She furrows her brow for a moment, scribbling down another name on the piece of receipt paper.
“Lucy!” she calls excitedly towards the back of the shop.
“Where else should she go?”
Lucy calls from the depths of the oddly shaped secondhand store. I’m on Elmwood in Buffalo, NY, a long, expansive street consisting of Victorian houses, eclectic little coffee shops, and scattered law offices and dentists. I’ve stumbled into Second Chic, a consignment shop close to where I parked.
The clerk, who I’ve just realized I never got the name of, becomes animated after I tell her I’m visiting Buffalo for the day, with the intent of writing about it.
“What do you think so far?” she said playfully, immediately grabbing a scrap of paper.
“It’s gritty,” I admit. “But I mean that in a very, very good way.”
Buffalo is gritty. And weathered. Located on Lake Erie, Buffalo is the third largest city in New York State, and seemingly, the most swept under the rug. Buffalo’s largest claim to fame include The Buffalo Bills (heheh), being the unfavorable side of Niagara Falls (the Canadian side is cleaner and has more attractions) as well as being the backdrop of Bruce Almighty, though I’m pretty confident none of it was actually filmed there.
My reason for visiting Buffalo is simple: it’s close to Rochester. In my quest to access any and all intriguing destinations during my New York State visit, I decided that on this somewhat dreary Monday, I’d hop over. Like Rochester, I’ve long neglected Buffalo, only visiting during high school once for a house party (sorry Mom and Dad), and a few times in college to visit my friend Amanda.
Otherwise, Buffalo has been far off my radar.
When I first drove in, around 10:30 AM, I beelined to Allentown, a neighborhood I located by looking up various coffee shops. I’m pleased as I quickly find a free a place to park near Five Points Bakery. It’s clean and eclectic, passing my shop requirements by having a large menu and ample seating.

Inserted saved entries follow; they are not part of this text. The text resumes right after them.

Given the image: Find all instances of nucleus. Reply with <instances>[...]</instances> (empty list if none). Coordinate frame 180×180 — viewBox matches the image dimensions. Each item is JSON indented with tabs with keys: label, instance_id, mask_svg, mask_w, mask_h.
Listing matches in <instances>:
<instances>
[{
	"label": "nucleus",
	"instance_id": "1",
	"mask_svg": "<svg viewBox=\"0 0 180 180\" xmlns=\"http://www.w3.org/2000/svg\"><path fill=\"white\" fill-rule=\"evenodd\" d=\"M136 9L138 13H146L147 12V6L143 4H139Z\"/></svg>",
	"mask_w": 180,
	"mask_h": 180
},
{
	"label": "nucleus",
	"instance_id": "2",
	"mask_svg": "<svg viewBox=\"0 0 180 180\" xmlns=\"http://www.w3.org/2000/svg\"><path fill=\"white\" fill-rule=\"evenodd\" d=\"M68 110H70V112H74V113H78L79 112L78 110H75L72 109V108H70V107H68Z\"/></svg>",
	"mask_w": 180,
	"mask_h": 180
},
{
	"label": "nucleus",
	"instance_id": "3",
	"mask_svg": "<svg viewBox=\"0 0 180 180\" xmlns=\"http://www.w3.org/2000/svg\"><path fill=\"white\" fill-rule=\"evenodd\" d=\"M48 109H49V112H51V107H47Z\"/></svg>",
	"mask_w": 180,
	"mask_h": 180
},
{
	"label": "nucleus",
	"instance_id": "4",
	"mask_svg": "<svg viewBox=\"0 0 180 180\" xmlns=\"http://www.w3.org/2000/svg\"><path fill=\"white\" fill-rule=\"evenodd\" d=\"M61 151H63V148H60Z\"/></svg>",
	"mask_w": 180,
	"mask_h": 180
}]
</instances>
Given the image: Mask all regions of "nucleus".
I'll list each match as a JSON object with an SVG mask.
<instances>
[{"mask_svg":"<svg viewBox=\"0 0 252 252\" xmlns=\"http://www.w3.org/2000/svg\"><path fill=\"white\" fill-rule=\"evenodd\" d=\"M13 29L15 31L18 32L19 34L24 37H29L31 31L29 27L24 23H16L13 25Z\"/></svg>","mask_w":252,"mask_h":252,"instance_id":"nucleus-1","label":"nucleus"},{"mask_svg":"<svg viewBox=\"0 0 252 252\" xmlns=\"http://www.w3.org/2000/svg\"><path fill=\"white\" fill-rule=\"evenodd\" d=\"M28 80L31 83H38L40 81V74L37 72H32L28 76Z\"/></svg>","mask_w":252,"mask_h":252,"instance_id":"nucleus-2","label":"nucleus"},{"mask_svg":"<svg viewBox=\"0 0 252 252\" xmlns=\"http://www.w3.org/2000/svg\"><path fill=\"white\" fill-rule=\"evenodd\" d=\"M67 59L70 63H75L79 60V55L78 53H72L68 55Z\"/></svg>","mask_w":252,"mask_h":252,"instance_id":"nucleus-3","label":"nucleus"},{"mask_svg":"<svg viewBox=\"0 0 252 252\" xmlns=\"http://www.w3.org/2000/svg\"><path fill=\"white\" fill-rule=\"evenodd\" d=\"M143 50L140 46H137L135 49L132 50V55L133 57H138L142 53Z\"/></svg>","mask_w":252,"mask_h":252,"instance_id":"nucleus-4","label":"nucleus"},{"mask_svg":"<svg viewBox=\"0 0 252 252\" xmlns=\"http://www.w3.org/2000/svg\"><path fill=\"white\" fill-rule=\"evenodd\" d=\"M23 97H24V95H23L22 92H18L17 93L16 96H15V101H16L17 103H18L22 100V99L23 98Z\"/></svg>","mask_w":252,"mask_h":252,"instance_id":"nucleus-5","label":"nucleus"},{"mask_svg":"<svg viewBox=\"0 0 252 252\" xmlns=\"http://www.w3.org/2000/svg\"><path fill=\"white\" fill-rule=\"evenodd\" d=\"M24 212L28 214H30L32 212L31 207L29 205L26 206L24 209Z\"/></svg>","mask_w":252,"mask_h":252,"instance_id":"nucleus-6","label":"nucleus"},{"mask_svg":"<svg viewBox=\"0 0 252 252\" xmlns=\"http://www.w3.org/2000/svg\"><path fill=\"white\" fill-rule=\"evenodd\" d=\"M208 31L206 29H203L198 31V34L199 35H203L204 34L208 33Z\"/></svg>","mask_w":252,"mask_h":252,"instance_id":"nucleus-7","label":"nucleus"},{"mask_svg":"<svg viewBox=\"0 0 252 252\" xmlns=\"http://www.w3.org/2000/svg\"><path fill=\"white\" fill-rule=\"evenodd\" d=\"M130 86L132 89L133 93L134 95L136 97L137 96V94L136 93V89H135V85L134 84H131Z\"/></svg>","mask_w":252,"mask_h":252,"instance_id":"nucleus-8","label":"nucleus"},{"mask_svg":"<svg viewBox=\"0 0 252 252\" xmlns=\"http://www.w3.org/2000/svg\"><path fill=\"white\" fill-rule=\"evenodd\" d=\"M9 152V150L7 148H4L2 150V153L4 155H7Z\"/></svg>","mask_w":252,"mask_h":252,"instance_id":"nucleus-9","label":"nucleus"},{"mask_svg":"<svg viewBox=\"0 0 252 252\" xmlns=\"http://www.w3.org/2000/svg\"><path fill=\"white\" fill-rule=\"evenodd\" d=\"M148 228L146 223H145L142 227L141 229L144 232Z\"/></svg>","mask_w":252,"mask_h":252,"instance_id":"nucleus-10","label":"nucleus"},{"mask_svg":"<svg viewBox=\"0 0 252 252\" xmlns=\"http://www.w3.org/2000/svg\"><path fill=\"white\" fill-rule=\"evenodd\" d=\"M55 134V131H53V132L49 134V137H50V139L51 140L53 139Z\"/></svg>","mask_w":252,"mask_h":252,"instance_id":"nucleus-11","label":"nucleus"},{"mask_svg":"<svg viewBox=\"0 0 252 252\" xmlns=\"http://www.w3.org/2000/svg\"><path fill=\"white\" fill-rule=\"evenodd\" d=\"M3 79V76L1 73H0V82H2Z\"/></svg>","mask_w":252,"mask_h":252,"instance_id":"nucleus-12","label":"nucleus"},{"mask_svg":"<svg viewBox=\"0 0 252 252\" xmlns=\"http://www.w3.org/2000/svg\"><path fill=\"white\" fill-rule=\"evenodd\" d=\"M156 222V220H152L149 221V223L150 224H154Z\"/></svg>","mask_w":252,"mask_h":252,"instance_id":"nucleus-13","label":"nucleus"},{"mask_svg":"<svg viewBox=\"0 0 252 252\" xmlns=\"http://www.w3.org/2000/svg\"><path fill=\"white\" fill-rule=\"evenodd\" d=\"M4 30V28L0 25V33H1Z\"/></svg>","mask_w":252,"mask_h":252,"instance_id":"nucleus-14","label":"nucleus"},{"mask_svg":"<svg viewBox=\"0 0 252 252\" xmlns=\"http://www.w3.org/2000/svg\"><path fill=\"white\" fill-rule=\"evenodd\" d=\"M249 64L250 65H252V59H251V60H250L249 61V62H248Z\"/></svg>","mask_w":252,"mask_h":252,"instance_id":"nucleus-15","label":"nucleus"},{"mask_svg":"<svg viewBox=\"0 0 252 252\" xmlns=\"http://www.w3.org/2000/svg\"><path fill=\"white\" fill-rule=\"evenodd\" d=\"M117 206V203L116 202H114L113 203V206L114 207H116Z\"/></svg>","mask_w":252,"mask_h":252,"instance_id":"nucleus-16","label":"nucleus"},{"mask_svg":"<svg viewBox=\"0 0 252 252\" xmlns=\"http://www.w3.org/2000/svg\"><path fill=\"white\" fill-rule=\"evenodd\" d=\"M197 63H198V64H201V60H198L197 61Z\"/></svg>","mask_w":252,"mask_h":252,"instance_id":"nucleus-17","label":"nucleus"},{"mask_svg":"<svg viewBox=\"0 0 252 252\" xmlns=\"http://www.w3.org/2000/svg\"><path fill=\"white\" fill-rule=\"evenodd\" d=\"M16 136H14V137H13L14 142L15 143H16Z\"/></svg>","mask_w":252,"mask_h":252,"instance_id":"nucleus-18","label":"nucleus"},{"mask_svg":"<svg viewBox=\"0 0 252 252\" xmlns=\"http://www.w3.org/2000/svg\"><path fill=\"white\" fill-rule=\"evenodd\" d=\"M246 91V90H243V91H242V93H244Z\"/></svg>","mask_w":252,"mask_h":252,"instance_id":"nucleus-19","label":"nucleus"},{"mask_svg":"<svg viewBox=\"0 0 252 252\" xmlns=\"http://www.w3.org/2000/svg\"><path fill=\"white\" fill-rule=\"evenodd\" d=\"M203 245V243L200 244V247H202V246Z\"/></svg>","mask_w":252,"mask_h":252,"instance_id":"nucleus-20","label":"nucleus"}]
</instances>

Then, it goes a step further.
“Are these coffee ice cubes?” I gasp to the barista, after she hands me the cold brew.
“Yup,” she grins, laughing a little as I eagerly take a sip. “Nothing worse than the watered down part at the end.”
I completely agree.
I spend the rest of the day simply: I take a freelance meeting, walk down Elmwood, visiting the previously mentioned Second Chic, as well as Pasteurized Tees. I brunch at Ashkers Juice Bar (a strong recommendation from Second Chic clerk, who I’ll call Not Lucy from here on out). I walk around the downtown, only reminded once or twice that I’m a small female traveling alone. I explore the Theatre District, flirt with the idea of visiting a brewery, and nearly cross into Canada by mistake.
I’m mostly an observer today, taking note of the old Victorian houses, crowded city streets and trendy, yet unpretentious Buffalonians. Many are tattoo clad, with dark ripped jeans and sneakers, but the overall sense I get is that they figure “meh, it’s good enough”, as they get dressed, before going about their lives.
The city is mostly kind to me, and seemingly happy to have me as a guest. I find $20 on the ground, which I use to get thai takeout from The King and I on the way home. Free parking was abundant; the only paid spot I was forced to park in had over an hour on the meter. No one really bothers me and or asks me questions, in fact, when I accidentally drive down a one way street, I get a dirty look but absolutely no encouragement to turn around.
My last stop on the trip is another coffee shop, called Tipico.
I weaved through pockets of cramped blocks and questionable neighborhoods, contemplating every minute or so if I should forget about stopping in. There’s worn residential buildings with eclectic and colorful accents, but the area is vague in terms of overall safety. I spot a flannel clad young man walking on my route, smoking an old-fashioned wooden pipe.
I figure I’ll probably be fine.
Finally, after five or ten minutes, I arrive at my destination. There, on this seemingly average city block, sits the most stunning coffee shop I’ve ever seen.
More gorgeous than any coffee shop in Iceland, Durham or Berlin, the tall, open windows bear no screens. There’s beautifully restored brick, clean cement floors, and the perfect combination of patterned tiles. I sit, drinking an iced coffee with coconut milk, as a landscaper walks by mowing the lawn.
A bit of grass floats in, the smell of dirt and engine oil wafting in to greet me as I start to write. The Civil Wars play softly in the background, as the barista laughs with a customer. The drive over, and the wonderful feeling of accomplishment and surprise of this hidden gem, is the perfect metaphor for Buffalo.
Unexpected and unique, but casual. Nothing about it cries out for your attention. It doesn’t beg you to stay, but it’s glad that you’re here.